Task prompt — Give back exactly the first lines of the entries below, through the line with "Consider this experimental".

Recorded information —
--

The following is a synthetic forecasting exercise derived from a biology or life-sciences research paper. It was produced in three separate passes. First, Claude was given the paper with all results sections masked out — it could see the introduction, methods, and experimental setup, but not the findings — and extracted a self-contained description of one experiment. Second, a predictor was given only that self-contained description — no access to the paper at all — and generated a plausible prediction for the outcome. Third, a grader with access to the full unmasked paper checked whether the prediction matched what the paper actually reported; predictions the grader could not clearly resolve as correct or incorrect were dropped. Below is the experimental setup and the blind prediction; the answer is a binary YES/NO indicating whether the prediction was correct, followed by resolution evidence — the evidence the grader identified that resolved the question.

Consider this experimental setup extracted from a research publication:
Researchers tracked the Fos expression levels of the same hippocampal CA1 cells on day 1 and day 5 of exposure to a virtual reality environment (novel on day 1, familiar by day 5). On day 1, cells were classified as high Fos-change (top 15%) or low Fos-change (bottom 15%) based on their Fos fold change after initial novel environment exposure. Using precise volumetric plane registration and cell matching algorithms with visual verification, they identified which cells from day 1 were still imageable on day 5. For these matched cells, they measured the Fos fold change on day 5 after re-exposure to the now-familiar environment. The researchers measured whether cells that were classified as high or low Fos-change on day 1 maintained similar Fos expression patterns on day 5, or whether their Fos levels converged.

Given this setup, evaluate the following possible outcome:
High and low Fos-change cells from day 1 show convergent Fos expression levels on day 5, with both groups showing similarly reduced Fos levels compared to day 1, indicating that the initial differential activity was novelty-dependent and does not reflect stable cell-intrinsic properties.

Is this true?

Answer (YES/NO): NO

--

Your response —
The following is a synthetic forecasting exercise derived from a biology or life-sciences research paper. It was produced in three separate passes. First, Claude was given the paper with all results sections masked out — it could see the introduction, methods, and experimental setup, but not the findings — and extracted a self-contained description of one experiment. Second, a predictor was given only that self-contained description — no access to the paper at all — and generated a plausible prediction for the outcome. Third, a grader with access to the full unmasked paper checked whether the prediction matched what the paper actually reported; predictions the grader could not clearly resolve as correct or incorrect were dropped. Below is the experimental setup and the blind prediction; the answer is a binary YES/NO indicating whether the prediction was correct, followed by resolution evidence — the evidence the grader identified that resolved the question.

Consider this experimental setup extracted from a research publication:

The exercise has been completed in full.